The 2020 Bangabandhu National Football Championship, also known as 2020 Walton National Football Championship (due to sponsorship reason from Walton Group), is the sixth edition of the National Football Championship, the premier competition in Bangladesh for teams representing districts and government institutions. It is organized and hosted by the Bangladesh Football Federation. A total of 78 participants nation-wide will participate in the tournament. The format of the tournament changed in this edition as it is no more a top division league and resuming after 13 years.     

Dhaka Mohammedan are the defending champions by won 2–0 against Dhaka Abahani on 8 January 2006.

Format
Along with 63 districts football teams excluding only Kishoreganj, three service teams, six public universities, five education boards, and Bangladesh Krira Shikkha Protishthan will participate in the tournament. The participants districts have been divided in eight zones named Padma, Meghna, Jamuna, Shitalakshya, Brahmaputra, Surma, Chitra and Buriganga. Each zone consists eight teams except Surma, which contains seven teams. There will be knockout matches in every zone which will be played on home and away basis. In first round, a pair of teams of every zone will play each other which will decide four winners. In second round, that four winners in each zone will play zonal semifinal. In third round, the semi-final winners will face each other in zonal final. The champion from each zone will qualify for the final round. 

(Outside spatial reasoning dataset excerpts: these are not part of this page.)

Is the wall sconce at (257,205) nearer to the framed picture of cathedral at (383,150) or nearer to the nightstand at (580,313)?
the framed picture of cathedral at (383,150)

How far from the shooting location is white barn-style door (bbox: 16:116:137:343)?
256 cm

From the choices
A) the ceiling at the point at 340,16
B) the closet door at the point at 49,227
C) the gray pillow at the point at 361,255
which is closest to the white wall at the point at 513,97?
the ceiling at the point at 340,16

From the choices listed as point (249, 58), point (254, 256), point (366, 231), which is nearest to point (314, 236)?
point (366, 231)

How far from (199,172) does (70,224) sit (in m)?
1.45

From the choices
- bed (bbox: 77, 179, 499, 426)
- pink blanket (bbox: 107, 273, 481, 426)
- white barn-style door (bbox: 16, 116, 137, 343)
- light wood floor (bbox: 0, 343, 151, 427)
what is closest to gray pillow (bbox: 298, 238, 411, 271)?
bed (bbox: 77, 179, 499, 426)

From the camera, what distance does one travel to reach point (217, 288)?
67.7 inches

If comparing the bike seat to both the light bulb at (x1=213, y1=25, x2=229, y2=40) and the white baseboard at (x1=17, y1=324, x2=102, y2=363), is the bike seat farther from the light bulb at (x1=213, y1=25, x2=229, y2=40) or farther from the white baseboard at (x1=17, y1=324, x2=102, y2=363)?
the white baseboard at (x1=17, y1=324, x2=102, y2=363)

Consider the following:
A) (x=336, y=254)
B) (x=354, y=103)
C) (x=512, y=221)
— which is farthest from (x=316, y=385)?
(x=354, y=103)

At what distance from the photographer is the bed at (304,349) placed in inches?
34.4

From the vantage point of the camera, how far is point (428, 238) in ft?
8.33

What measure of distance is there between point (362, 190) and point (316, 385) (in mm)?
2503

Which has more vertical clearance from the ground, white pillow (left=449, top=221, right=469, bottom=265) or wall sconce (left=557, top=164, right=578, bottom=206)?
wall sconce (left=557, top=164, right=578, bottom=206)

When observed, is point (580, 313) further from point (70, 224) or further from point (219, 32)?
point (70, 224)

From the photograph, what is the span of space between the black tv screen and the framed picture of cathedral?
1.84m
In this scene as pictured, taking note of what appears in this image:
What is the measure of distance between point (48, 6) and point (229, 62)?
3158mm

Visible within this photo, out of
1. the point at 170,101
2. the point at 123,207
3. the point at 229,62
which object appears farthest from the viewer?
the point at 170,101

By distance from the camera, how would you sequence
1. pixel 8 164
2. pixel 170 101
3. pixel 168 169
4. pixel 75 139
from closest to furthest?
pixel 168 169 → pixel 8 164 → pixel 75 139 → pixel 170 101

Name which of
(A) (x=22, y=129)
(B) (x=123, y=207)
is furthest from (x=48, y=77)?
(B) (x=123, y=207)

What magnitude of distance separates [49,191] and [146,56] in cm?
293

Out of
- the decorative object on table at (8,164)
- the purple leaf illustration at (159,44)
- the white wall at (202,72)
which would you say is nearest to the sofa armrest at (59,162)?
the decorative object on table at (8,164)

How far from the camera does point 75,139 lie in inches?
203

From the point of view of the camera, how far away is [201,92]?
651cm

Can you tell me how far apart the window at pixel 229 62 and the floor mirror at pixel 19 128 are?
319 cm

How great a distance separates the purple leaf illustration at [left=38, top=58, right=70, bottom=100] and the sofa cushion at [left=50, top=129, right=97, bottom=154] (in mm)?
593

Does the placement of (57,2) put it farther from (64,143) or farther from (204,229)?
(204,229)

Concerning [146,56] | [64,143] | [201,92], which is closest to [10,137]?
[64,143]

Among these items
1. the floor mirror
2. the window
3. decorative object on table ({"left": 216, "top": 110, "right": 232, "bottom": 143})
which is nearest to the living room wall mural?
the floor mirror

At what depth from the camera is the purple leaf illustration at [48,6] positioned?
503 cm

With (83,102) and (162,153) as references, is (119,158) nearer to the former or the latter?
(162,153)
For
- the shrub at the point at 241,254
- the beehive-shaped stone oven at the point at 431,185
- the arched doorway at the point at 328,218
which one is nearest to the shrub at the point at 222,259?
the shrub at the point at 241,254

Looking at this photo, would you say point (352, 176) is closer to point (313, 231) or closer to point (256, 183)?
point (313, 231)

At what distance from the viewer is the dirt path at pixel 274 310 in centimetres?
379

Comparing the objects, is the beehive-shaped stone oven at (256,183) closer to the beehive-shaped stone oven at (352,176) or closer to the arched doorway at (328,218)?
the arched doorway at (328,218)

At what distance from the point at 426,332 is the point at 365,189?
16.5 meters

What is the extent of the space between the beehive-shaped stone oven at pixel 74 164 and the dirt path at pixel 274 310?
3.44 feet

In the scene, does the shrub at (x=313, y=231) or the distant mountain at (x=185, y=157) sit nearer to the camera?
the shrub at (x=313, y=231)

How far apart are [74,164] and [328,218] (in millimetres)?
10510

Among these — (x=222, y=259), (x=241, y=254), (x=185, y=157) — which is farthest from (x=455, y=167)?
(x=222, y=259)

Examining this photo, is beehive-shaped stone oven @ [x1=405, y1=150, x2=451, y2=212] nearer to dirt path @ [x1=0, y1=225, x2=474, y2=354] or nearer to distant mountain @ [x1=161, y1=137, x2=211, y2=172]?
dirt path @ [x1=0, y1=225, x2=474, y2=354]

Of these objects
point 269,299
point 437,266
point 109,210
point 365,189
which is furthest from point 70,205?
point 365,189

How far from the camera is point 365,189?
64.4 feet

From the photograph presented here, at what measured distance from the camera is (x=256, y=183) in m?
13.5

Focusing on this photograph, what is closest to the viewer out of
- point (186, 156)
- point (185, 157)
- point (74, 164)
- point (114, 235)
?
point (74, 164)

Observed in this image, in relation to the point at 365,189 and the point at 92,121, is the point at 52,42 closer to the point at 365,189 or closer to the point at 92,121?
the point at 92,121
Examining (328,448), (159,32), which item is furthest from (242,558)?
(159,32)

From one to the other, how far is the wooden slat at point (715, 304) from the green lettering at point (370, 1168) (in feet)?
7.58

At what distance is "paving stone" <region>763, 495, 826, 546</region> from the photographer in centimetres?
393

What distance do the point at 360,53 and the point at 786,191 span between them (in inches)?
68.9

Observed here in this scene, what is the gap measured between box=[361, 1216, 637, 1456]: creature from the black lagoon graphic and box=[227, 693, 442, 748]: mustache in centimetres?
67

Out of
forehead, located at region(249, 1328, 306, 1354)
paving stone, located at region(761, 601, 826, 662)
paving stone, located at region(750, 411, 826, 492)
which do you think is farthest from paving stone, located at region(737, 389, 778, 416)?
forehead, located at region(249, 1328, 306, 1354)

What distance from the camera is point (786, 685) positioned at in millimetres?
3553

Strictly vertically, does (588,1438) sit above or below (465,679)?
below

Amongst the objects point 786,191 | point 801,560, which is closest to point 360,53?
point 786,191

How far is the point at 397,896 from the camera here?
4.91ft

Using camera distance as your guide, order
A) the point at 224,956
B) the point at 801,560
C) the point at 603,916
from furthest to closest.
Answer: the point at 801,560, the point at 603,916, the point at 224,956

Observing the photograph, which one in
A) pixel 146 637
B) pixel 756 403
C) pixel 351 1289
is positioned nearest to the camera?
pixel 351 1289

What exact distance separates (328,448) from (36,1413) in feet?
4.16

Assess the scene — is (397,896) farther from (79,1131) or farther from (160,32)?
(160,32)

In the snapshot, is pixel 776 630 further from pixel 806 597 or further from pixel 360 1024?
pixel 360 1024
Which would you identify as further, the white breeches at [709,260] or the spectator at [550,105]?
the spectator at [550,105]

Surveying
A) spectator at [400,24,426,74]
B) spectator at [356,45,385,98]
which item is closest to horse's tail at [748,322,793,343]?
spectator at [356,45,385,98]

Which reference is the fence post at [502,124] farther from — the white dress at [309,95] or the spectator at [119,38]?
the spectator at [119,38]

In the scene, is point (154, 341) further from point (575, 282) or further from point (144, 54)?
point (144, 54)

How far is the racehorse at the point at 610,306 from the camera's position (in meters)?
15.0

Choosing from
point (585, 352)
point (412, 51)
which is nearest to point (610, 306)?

Teams representing education boards, universities & the services teams—a total of 15 teams—are divided in four groups in Sheba zone. The teams of this zone will play on round-robin basis. Champion and runners-up of Sheba zone will join eight zonal champions in the final round.

Championship round
In the championship round ten teams will contest: the eight winner teams from eight zones and two services teams.

Qualified teams
 Bangladesh Army
 BKSP
 Comilla District
 Cox's Bazar District
 Khulna District
 Netrokona District
 Pabna District
 Rangpur District
 Satkhira District
 Sylhet District

Sponsorship
The title sponsor of 2020 Bangabandhu National Football Championship is Walton Group.